Portfolio

A full list of the projects I’m working on can be found on GitHub.

Data engineering for ML-ready data

At Berkeley Lab, I led 6 teams of senior data scientists, software engineers, and informatics specialists who developed bioinformatics (meta)data standards for the Department of Energy’s National Labs. I used natural language processing and statistical models in python to identify patterns in how data standards are developed and shared online.

Within 2 years, this effort culminated in 5 peer-reviewed publications, 7 open access datasets, and 11 data standards that are in use. Read more about this work in our paper in Nature Scientific Data.

Timeseries Analysis of Economic Impacts

I led a global collaboration with 8 scientists and analyzed a large semi-structured database.

I developed and reviewed code in R (GitHub repository) to standardize the global database and interpolate any missing cost values. Our analysis identified an average US$21 billion dollar to the North American economy per year since 1960.

Peer reviewed papers here and here.

Multivariate mixed-effects models

Expert in multivariate Carbon sequestration models for a 1 year data science postdoc position with University of Maryland and NGO, The Organic Center.

I engineered a standardized database to help agriculture business and farmers choose the farming practices that optimize soil health.

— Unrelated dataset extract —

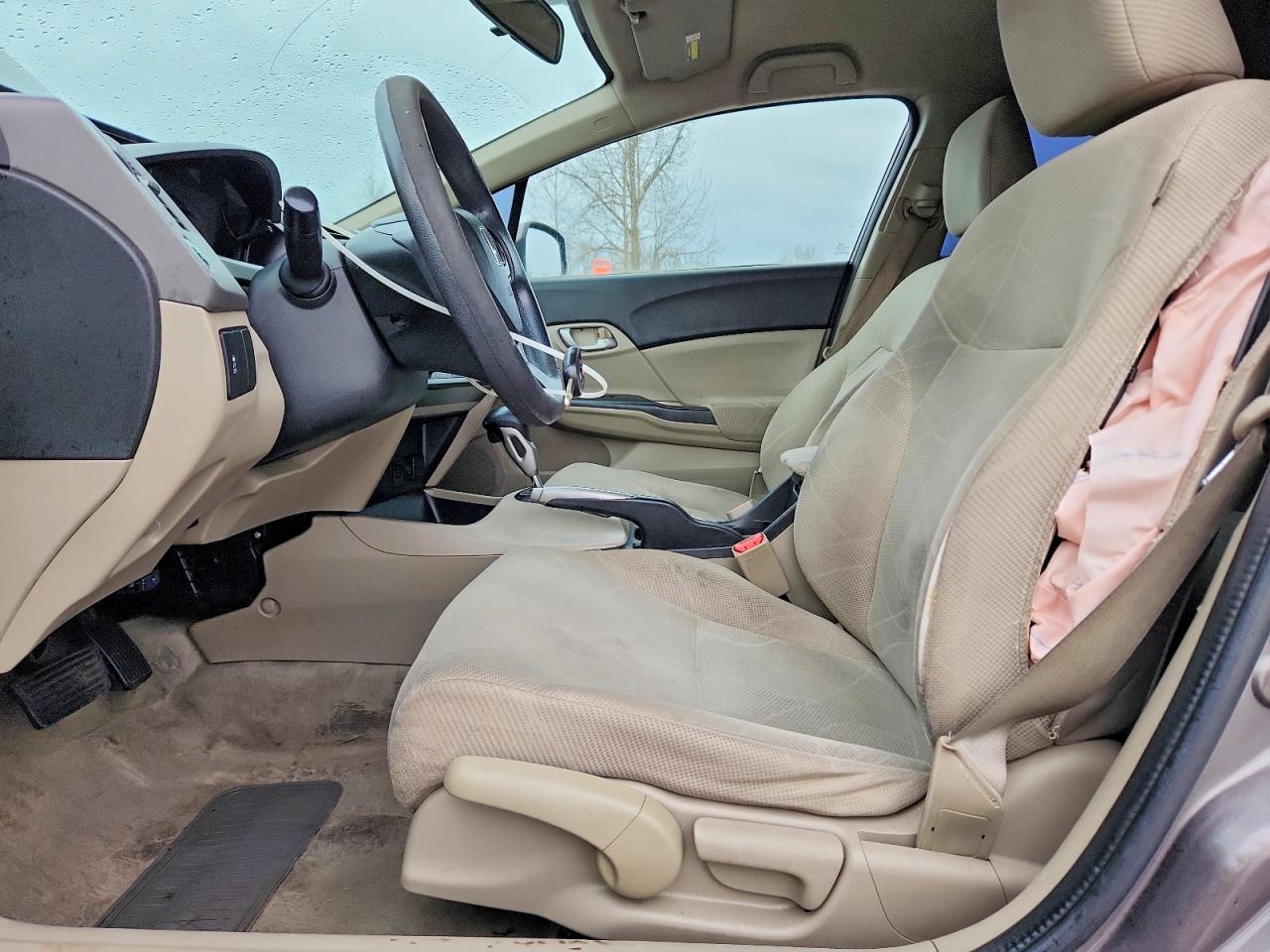 2012 HONDA CIVIC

Find dode for this analysis in my GitHub repository, and summary of results in my white paper and peer reviewed publication.

Statistics textbook using R

I’ve authored an eBook on multivariate modeling and data science statistics in R. The book takes users from engineering a standardized dataset, to running multivariate modeling algorithms, to checking for bias in datasets.

Image from my statistics eBook

Machine learning classification

I leveraged a large publicly available dataset to predict a biosecurity threat using geospatial machine learning ensemble and maximum entropy models.

Code available for models on GitHub and peer-reviewed paper is here.

Our research was highlighted in a New York Times article, and I adapted this machine learning code into classroom material that I taught in a 1 week coding bootcamp.